課題のねらい - 以下に示す東京四谷の野良猫の保護についての文章を、最後の文「嫌な予感がする。」の後から書き継げ。

本文抜粋 -

ご相談ケース 1
東京四谷の野良猫怪我治療・避妊のケース
夏の捕獲支援
美保さん(20代女性)から保護したい猫がいるという相談を受けたのが、2001年の夏。怪我をしている猫がいるので、是非その治療と避妊をしたいというものだった。
事前に何度か打ち合わせをして、約束の当日、捕獲器を3台積んで現地に向かう。美保さんは色白でとても華奢な若い女性で、真面目に物事を思い詰めるタイプに見えた。捕獲器を仕掛けて、先ずは怪我を負っている黒猫(「隼人」と命名)を捕獲した。尻尾がずる剥けで、鮮血が滴り落ちている。この子を車に積んでから、もう1匹(「大和」と命名)を捕獲。こちらはヨダレが凄い。嫌な予感がする。

コレクションから抜き出したデータ:
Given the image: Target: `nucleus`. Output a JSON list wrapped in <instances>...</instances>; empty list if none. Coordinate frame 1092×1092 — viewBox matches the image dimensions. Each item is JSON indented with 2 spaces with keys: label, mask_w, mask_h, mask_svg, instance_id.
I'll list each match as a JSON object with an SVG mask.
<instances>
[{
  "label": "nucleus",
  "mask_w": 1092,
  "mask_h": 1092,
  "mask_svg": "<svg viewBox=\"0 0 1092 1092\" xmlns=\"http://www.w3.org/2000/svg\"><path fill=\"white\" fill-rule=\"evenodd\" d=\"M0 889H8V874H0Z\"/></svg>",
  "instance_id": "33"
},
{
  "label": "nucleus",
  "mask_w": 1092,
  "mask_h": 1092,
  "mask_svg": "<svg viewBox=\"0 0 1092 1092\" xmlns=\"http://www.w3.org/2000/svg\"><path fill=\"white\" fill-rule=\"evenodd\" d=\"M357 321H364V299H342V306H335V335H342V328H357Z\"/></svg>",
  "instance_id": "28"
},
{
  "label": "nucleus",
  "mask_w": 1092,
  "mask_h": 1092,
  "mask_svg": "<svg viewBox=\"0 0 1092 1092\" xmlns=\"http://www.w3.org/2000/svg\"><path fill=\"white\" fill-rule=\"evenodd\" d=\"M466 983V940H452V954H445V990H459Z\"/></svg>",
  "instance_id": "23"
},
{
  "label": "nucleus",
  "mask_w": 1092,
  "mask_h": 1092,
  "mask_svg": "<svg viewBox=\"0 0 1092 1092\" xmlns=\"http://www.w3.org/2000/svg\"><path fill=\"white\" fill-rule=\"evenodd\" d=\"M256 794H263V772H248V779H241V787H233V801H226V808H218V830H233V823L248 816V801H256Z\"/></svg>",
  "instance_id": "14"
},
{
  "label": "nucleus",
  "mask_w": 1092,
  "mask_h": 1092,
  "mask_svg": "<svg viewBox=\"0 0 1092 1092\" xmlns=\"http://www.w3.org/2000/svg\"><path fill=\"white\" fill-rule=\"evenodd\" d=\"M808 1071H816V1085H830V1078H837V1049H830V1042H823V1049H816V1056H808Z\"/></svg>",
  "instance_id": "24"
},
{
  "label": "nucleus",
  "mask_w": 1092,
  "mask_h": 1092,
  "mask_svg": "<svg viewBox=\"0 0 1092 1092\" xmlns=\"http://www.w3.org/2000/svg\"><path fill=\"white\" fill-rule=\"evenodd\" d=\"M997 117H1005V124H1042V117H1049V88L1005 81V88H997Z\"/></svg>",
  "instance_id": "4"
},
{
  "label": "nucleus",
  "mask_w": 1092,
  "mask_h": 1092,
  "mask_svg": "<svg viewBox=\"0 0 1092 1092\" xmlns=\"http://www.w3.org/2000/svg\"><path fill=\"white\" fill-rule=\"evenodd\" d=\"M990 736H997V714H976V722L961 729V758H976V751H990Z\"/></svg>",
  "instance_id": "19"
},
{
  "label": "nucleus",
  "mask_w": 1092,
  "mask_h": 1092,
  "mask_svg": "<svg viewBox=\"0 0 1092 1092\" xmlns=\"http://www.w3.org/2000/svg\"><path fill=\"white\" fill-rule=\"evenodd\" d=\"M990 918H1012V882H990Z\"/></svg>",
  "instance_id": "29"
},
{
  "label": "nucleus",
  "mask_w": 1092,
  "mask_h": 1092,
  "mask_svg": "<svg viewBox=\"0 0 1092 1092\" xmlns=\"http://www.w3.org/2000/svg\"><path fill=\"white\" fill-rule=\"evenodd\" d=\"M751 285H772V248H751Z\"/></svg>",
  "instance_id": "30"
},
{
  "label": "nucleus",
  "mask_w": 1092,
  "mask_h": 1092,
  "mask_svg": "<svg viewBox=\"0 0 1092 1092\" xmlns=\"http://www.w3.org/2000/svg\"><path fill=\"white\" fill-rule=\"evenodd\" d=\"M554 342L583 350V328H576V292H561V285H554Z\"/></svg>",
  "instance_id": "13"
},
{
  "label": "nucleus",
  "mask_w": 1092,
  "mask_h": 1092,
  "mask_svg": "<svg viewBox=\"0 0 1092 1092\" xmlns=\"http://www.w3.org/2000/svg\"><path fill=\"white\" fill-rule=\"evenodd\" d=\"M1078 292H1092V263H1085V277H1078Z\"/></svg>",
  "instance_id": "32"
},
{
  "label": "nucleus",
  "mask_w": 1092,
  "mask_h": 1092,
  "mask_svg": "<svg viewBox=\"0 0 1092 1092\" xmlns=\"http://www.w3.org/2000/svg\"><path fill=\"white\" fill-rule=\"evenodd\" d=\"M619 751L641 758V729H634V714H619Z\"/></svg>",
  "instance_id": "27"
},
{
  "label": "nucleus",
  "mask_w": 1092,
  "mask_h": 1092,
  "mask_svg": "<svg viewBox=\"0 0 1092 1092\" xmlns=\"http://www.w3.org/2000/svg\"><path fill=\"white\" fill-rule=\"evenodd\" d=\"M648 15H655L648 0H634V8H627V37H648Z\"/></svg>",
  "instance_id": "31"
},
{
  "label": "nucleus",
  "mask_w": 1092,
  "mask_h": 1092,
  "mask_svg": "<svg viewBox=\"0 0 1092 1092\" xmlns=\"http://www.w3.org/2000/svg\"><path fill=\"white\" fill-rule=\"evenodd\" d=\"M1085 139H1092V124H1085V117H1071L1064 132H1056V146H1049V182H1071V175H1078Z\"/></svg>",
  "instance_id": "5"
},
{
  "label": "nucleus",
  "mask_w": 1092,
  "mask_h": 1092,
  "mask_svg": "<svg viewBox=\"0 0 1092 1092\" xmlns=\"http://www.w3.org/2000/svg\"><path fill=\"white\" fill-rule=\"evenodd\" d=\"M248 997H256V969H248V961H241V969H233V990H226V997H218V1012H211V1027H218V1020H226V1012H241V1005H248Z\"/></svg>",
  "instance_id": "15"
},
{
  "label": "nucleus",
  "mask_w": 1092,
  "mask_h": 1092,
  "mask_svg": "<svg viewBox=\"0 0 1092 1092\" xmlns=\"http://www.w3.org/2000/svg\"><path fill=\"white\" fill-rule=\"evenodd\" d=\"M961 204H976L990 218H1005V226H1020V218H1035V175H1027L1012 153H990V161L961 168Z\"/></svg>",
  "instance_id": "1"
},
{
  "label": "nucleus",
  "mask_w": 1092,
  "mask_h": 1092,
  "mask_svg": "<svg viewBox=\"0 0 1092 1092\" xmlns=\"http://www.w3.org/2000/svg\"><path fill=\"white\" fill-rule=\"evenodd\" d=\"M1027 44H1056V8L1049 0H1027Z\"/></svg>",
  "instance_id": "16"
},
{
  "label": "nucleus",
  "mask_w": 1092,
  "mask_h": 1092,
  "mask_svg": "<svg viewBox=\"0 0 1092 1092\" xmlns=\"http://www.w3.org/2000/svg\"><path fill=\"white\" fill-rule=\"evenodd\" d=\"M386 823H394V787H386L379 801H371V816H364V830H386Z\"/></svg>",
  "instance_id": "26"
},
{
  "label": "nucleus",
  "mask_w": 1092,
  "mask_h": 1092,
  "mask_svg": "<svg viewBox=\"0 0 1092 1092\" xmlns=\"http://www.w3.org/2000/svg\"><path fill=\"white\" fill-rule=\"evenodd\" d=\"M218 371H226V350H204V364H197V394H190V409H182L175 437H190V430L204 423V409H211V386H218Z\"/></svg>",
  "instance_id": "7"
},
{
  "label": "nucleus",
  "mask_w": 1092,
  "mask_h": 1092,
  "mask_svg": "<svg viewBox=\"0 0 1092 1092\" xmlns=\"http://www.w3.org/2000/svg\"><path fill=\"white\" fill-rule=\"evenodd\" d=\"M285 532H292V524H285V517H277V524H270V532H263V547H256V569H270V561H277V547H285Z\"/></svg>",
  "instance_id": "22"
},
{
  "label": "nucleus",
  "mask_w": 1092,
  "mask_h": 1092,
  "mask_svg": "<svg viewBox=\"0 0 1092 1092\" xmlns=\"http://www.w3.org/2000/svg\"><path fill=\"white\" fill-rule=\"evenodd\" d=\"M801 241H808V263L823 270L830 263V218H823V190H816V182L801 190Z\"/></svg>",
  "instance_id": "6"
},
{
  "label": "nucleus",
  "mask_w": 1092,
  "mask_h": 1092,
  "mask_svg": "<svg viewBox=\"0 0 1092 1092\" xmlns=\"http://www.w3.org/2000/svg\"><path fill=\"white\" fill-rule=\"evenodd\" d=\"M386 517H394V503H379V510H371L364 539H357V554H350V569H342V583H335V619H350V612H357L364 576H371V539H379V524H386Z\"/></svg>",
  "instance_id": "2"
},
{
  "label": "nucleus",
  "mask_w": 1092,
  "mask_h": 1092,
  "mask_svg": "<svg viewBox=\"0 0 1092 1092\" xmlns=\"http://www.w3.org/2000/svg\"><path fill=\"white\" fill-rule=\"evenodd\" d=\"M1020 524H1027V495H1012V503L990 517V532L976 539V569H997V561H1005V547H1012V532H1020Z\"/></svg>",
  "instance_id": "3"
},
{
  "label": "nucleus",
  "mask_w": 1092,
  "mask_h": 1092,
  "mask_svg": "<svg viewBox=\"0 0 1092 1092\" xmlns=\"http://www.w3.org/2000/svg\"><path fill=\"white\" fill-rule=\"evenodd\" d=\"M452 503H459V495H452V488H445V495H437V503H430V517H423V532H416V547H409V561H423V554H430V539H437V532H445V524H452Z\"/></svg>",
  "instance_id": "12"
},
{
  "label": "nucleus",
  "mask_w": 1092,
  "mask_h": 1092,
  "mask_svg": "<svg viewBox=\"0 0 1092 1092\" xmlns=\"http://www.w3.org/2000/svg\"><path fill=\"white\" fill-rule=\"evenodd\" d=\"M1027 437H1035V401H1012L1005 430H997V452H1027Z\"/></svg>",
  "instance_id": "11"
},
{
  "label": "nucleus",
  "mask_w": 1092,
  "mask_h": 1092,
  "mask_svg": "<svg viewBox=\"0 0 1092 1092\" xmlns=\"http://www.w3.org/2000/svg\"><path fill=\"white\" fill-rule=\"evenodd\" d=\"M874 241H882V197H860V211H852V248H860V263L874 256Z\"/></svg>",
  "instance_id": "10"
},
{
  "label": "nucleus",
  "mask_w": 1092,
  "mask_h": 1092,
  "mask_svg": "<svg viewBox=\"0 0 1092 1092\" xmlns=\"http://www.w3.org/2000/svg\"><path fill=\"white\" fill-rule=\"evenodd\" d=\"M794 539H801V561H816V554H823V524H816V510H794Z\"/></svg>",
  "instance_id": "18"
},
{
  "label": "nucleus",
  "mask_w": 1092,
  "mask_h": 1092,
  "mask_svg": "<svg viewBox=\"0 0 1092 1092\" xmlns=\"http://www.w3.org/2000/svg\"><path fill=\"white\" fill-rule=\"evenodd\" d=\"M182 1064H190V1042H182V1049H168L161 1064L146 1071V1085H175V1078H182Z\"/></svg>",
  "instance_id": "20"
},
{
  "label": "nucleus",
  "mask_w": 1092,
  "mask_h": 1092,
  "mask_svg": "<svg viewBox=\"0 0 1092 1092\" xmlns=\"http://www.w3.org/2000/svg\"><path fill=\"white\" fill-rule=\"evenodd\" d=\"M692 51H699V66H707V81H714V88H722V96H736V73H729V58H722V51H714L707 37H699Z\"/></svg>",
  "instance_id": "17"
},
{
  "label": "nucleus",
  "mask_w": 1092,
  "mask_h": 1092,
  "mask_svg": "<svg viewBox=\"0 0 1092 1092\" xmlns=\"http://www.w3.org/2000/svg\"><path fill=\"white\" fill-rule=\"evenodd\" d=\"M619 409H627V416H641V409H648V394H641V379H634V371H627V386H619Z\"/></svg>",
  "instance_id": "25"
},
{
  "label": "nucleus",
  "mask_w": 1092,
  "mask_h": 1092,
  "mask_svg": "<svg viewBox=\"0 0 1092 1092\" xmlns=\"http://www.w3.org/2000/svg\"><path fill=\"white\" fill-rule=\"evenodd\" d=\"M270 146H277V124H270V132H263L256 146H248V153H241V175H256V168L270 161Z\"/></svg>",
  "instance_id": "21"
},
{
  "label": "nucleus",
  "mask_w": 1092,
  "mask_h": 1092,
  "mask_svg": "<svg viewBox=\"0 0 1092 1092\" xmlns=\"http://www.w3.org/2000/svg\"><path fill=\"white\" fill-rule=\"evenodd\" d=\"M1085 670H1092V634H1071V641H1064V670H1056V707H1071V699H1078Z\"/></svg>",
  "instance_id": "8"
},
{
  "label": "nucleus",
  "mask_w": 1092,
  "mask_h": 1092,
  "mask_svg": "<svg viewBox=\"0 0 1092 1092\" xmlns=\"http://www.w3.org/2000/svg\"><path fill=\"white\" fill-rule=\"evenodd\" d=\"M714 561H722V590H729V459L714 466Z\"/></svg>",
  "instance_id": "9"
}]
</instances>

回答 -
あと2匹を目標としていたのだが、隼人の出血も多いし、兎に角予約してあった病院に運ぶことにして、捕獲器を仕掛けたまま、一人を現場に残して獣医に急ぐ。病院は美保さんの自宅の近くが、その後の引き取りやケアもし易いということで、高円寺まで運んだ。
どちらも全く人馴れしていない野良猫で、既に5歳は過ぎているだろうという診断。治療と去勢手術を依頼して、四谷に戻る。しかし他の野良猫は、別のエサやりさんからご飯を貰ってしまったらとく、幾ら待っても捕獲器に入らない。この陽は諦めて解散。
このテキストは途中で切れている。